- PAGE TEXT
## start

Watchmen is a curious beast, a big budget move that’s either the talkiest, most action-free action movie ever or the most absurdly pumped-up character-based drama ever. If you’re a firm believer in “adaptations must look exactly like their source,” it should be a revelation; if you’re of the mind they should reflect the concepts and ideas as much (or more) as the literal look, it might leave you a wee-bit wanting.

[Many spoilers after the break.]

“Visionary” director Zack Snyder sure thinks the Watchmen are superduper awesome and violent and badass, and maybe that’s what it took to get the movie made after many aborted starts. This is Watchmen for 14-year olds. Snyder makes what little action there is superduper awesome and violent and badass. It has bodies exploding in slow motion, superheroes snapping arms in half, arms being sawed off… America, fuck yeah!

Much of the violence is made to look cool and is played for comedy, with a particularly cheap gag involving an oil executive—yeah, stick it to those bastards! Is the Comedian shooting his pregnant Vietnamese squeeze really all that bad when Silk Spectre stabs gang members in the neck? Her gang member rampage with Nite Owl makes Rorschach’s acts later almost quaint in comparison.

It’s all very R-rated, but Watchmen the movie strikes me as “adult” in the same way M-rated videogames are frequently “adult.” The comic shows its characters as frail and vulnerable and ultimately impotent adults; the movie shows them as badass ass-kickers who have slow-motion, soft-focus sex, but also have occasional breakdowns between beatdowns.

Snyder mimics the look of the comic down to the individual frame. It probably saved a fortune in storyboarding and made fans of the comic cry tears of joy during its two-year marketing campaign. Those still images! Right from the page! Simultaneous, spontaneous nerdgasm! But this hardly makes him a visionary. The dude’s made a stylish remake and two slavish photocopies; wouldn’t a true visionary put their own stamp on them in some way, or at least they would put their own imprint—their own vision—to or on them.

(Which ironically, would probably make them lesser works in the eyes of those who hold the originals sacrosanct, but would possibly make for more interesting movies. Imagine Darren Aronofsky or Joel and Ethan Coen or Paul Thomas Anderson’s Watchmen. All would be weirder, or maybe not. Who knows? But who wouldn’t want to see them?)

## end

- DATA
## start

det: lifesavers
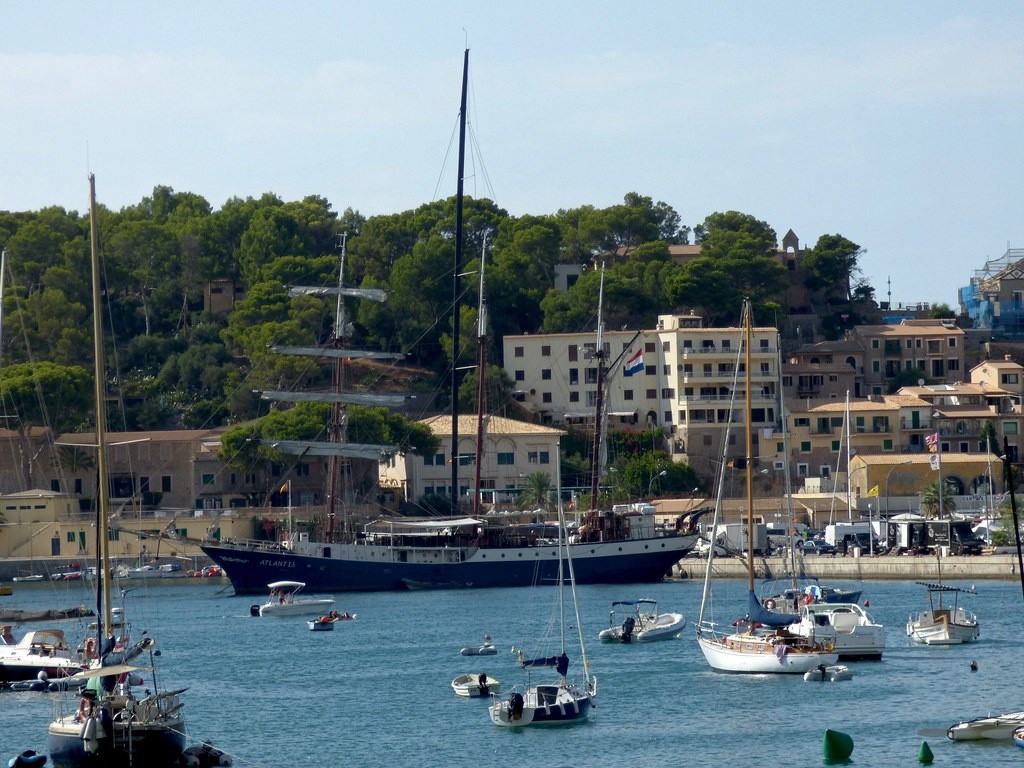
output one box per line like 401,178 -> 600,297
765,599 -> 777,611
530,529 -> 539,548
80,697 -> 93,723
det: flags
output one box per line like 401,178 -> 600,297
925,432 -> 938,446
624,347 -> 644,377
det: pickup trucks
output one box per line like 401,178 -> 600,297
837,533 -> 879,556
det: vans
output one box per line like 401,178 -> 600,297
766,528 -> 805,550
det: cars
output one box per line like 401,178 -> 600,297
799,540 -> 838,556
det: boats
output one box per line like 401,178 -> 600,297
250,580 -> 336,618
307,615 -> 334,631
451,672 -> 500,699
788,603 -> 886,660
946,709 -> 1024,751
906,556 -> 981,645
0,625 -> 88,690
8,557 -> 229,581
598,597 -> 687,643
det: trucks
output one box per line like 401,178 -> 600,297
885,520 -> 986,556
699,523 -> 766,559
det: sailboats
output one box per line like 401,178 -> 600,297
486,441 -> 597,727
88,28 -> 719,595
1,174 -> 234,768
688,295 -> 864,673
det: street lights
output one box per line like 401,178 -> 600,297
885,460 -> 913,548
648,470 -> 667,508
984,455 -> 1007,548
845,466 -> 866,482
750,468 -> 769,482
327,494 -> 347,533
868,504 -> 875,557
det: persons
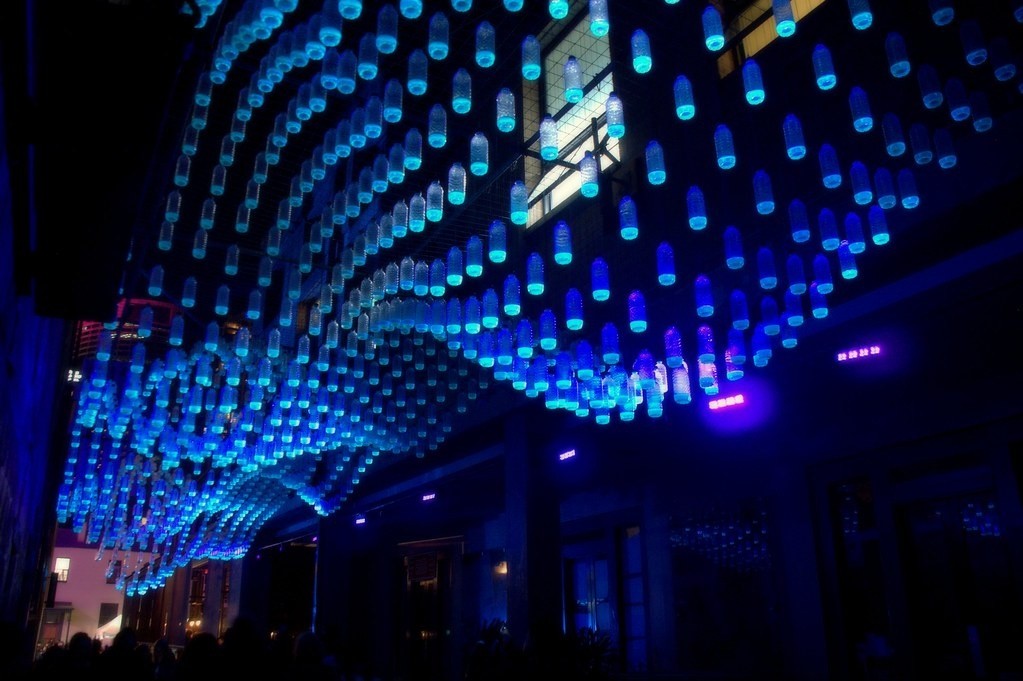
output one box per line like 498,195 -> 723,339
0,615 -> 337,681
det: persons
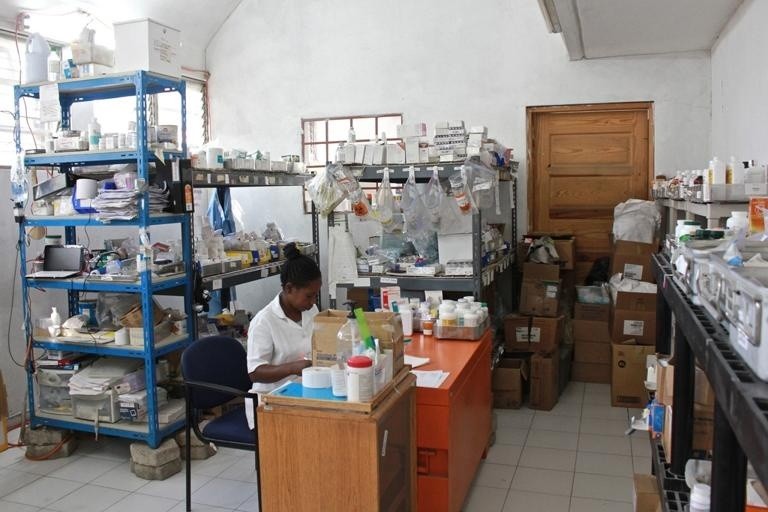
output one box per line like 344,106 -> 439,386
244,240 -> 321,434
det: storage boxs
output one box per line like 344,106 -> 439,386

## end

- TO BE DONE
(a) Write out the stretch of the Watchmen review from "It’s all very" through "or on them.".
(b) Based on the Watchmen review, answer yes or no to each statement and quote the words that decide it: (i) The film's director is Zack Snyder. (ii) The comic shows its characters as badass ass-kickers. (iii) The film had a three-year marketing campaign.
The rows have no connection to the review.

- RESPONSES PER TASK
(a)
It’s all very R-rated, but Watchmen the movie strikes me as “adult” in the same way M-rated videogames are frequently “adult.” The comic shows its characters as frail and vulnerable and ultimately impotent adults; the movie shows them as badass ass-kickers who have slow-motion, soft-focus sex, but also have occasional breakdowns between beatdowns.

Snyder mimics the look of the comic down to the individual frame. It probably saved a fortune in storyboarding and made fans of the comic cry tears of joy during its two-year marketing campaign. Those still images! Right from the page! Simultaneous, spontaneous nerdgasm! But this hardly makes him a visionary. The dude’s made a stylish remake and two slavish photocopies; wouldn’t a true visionary put their own stamp on them in some way, or at least they would put their own imprint—their own vision—to or on them.

(b)
(i) Yes: "“Visionary” director Zack Snyder"
(ii) No: "The comic shows its characters as frail and vulnerable and ultimately impotent adults"
(iii) No: "during its two-year marketing campaign"